**DIRECTIVE:** Return every entry exactly.
_ _ _ _ _
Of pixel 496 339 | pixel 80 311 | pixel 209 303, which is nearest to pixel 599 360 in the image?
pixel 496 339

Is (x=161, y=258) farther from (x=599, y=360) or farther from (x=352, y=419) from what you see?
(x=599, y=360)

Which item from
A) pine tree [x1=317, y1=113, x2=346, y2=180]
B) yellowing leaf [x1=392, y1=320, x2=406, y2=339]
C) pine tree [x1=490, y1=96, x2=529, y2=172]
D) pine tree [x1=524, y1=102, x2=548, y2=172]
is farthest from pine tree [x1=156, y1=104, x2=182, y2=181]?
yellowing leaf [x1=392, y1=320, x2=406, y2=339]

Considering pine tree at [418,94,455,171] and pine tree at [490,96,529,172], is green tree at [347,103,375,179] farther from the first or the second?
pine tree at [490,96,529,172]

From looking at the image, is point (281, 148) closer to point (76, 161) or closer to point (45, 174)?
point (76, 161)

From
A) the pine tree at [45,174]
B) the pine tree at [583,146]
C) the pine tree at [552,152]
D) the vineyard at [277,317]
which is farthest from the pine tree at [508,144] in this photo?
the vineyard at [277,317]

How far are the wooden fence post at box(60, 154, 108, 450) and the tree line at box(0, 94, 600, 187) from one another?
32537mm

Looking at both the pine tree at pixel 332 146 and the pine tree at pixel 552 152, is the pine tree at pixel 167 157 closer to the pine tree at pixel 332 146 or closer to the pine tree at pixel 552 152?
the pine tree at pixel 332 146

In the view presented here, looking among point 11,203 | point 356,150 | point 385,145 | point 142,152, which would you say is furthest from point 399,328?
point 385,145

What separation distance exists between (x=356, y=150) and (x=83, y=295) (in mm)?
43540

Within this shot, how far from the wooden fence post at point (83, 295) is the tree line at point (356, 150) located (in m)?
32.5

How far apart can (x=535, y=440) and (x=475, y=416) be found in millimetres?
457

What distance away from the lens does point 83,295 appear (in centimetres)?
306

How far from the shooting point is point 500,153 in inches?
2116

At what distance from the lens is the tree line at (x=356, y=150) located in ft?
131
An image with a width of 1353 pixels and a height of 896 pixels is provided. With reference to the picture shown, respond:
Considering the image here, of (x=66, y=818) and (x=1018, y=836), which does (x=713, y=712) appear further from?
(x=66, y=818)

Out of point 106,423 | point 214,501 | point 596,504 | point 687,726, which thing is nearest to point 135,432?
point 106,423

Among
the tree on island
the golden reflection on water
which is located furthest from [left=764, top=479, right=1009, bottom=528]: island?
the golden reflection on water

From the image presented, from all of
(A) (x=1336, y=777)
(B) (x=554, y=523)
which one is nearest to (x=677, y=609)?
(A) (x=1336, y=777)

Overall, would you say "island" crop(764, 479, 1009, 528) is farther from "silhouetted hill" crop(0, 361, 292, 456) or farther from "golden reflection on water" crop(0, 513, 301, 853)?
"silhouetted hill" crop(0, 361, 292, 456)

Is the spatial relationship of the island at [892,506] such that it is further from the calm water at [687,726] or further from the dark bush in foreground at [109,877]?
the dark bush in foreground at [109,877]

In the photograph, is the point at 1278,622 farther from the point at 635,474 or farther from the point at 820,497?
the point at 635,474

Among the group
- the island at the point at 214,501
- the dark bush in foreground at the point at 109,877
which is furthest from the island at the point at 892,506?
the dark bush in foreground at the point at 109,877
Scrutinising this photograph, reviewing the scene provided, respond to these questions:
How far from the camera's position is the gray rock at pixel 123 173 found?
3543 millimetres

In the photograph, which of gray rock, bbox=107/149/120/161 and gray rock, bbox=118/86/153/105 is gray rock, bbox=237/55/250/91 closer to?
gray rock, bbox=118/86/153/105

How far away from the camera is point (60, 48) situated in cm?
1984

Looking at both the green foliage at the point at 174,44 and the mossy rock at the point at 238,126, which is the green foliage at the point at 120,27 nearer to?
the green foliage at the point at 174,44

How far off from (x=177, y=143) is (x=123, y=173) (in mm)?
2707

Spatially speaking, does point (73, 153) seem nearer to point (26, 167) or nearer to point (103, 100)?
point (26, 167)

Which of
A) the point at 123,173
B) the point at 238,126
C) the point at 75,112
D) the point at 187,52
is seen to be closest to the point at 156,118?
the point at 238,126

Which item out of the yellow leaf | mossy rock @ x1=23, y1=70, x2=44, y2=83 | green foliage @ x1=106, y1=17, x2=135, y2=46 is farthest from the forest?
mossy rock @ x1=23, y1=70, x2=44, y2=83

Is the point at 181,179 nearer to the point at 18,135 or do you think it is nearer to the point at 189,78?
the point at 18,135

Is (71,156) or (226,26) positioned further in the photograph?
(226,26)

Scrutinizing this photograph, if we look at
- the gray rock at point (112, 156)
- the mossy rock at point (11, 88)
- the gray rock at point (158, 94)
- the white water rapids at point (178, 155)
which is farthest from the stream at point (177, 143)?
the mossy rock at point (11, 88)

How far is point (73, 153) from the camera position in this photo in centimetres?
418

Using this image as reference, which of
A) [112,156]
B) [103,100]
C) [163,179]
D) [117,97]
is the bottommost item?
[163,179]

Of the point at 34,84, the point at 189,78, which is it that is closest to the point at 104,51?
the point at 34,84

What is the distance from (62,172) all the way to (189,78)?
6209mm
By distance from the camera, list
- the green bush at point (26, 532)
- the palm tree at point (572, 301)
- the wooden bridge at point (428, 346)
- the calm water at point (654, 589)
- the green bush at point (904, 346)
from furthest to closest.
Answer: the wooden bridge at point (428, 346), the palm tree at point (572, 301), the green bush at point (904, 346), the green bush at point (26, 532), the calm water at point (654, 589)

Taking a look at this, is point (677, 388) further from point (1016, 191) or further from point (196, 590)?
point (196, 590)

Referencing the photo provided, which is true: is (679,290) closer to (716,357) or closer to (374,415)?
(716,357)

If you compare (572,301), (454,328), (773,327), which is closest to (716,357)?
_ _ _ _ _
**TASK SOLUTION:**
Of pixel 496 339 | pixel 80 311 | pixel 209 303, which is nearest to pixel 599 360 in the image?
pixel 496 339

Is (x=161, y=258) farther from (x=599, y=360) or farther from (x=352, y=419) from what you see?
(x=599, y=360)

Which item from
A) pine tree [x1=317, y1=113, x2=346, y2=180]
B) yellowing leaf [x1=392, y1=320, x2=406, y2=339]
C) pine tree [x1=490, y1=96, x2=529, y2=172]
D) pine tree [x1=524, y1=102, x2=548, y2=172]
is farthest from pine tree [x1=156, y1=104, x2=182, y2=181]?
yellowing leaf [x1=392, y1=320, x2=406, y2=339]

Considering pine tree at [418,94,455,171] and pine tree at [490,96,529,172], is green tree at [347,103,375,179] farther from the first or the second?
pine tree at [490,96,529,172]

From looking at the image, is point (281, 148) closer to point (76, 161) or closer to point (45, 174)?
point (76, 161)

From
A) the pine tree at [45,174]
B) the pine tree at [583,146]
C) the pine tree at [552,152]
D) the vineyard at [277,317]
which is farthest from the pine tree at [508,144] in this photo?
the vineyard at [277,317]

How far are the wooden fence post at box(60, 154, 108, 450) and the tree line at box(0, 94, 600, 187) from one another?
32537mm

Looking at both the pine tree at pixel 332 146 and the pine tree at pixel 552 152, is the pine tree at pixel 167 157 closer to the pine tree at pixel 332 146 or closer to the pine tree at pixel 552 152?
the pine tree at pixel 332 146

In the view presented here, looking among point 11,203 | point 356,150 | point 385,145 | point 142,152, which would you say is furthest from point 399,328?
point 385,145

What separation distance exists between (x=356, y=150) and (x=83, y=295) (in mm)?
43540

Within this shot, how far from the wooden fence post at point (83, 295) is the tree line at point (356, 150) located (in m)?
32.5

How far apart can (x=535, y=440) and (x=475, y=416) be found in millimetres?
457

What distance away from the lens does point 83,295 appear (in centimetres)?
306

How far from the shooting point is point 500,153 in inches?
2116

At what distance from the lens is the tree line at (x=356, y=150) located in ft?
131
An image with a width of 1353 pixels and a height of 896 pixels is provided. With reference to the picture shown, respond:
Considering the image here, of (x=66, y=818) and (x=1018, y=836), which does (x=713, y=712) appear further from?
(x=66, y=818)

Out of point 106,423 | point 214,501 | point 596,504 | point 687,726, which thing is nearest to point 135,432?
point 106,423

Among
the tree on island
the golden reflection on water
which is located furthest from [left=764, top=479, right=1009, bottom=528]: island?
the golden reflection on water

From the image presented, from all of
(A) (x=1336, y=777)
(B) (x=554, y=523)
which one is nearest to (x=677, y=609)?
(A) (x=1336, y=777)

Overall, would you say "island" crop(764, 479, 1009, 528) is farther from "silhouetted hill" crop(0, 361, 292, 456) or farther from "golden reflection on water" crop(0, 513, 301, 853)?
"silhouetted hill" crop(0, 361, 292, 456)

Is the spatial relationship of the island at [892,506] such that it is further from the calm water at [687,726] or further from the dark bush in foreground at [109,877]?
the dark bush in foreground at [109,877]

In the photograph, is the point at 1278,622 farther from the point at 635,474 or farther from the point at 820,497?
the point at 635,474

Among the group
- the island at the point at 214,501
- the dark bush in foreground at the point at 109,877
which is furthest from the island at the point at 892,506?
the dark bush in foreground at the point at 109,877
Scrutinising this photograph, reviewing the scene provided, respond to these questions:
How far from the camera's position is the gray rock at pixel 123 173 found?
3543 millimetres

In the photograph, which of gray rock, bbox=107/149/120/161 and gray rock, bbox=118/86/153/105 is gray rock, bbox=237/55/250/91 closer to?
gray rock, bbox=118/86/153/105

How far away from the camera is point (60, 48) situated in cm?
1984

Looking at both the green foliage at the point at 174,44 and the mossy rock at the point at 238,126, which is the green foliage at the point at 120,27 nearer to?
the green foliage at the point at 174,44

How far off from (x=177, y=143) is (x=123, y=173) (in mm)?
2707

Spatially speaking, does point (73, 153) seem nearer to point (26, 167) or nearer to point (103, 100)?
point (26, 167)

Which of
A) the point at 123,173
B) the point at 238,126
C) the point at 75,112
D) the point at 187,52
is seen to be closest to the point at 156,118?
the point at 238,126

Which item out of the yellow leaf | mossy rock @ x1=23, y1=70, x2=44, y2=83 | green foliage @ x1=106, y1=17, x2=135, y2=46 is farthest from the forest?
mossy rock @ x1=23, y1=70, x2=44, y2=83

Is the point at 181,179 nearer to the point at 18,135 or do you think it is nearer to the point at 189,78?
the point at 18,135

Is (71,156) or (226,26) positioned further in the photograph?
(226,26)

Scrutinizing this photograph, if we look at
- the gray rock at point (112, 156)
- the mossy rock at point (11, 88)
- the gray rock at point (158, 94)
- the white water rapids at point (178, 155)
which is farthest from the stream at point (177, 143)?
the mossy rock at point (11, 88)

How far is point (73, 153) from the camera position in this photo in centimetres?
418

Using this image as reference, which of
A) [112,156]
B) [103,100]
C) [163,179]
D) [117,97]
is the bottommost item?
[163,179]

Of the point at 34,84, the point at 189,78, which is it that is closest to the point at 104,51?
the point at 34,84

What is the distance from (62,172) all the way to (189,78)?
6209mm
By distance from the camera, list
- the green bush at point (26, 532)
- the palm tree at point (572, 301)
- the wooden bridge at point (428, 346)
- the calm water at point (654, 589)
- the green bush at point (904, 346)
from furthest to closest.
Answer: the wooden bridge at point (428, 346), the palm tree at point (572, 301), the green bush at point (904, 346), the green bush at point (26, 532), the calm water at point (654, 589)

Taking a look at this, is point (677, 388) further from point (1016, 191) or further from point (196, 590)?
point (196, 590)

Referencing the photo provided, which is true: is (679,290) closer to (716,357) or closer to (374,415)?
(716,357)

If you compare (572,301), (454,328), (773,327), which is closest to (716,357)?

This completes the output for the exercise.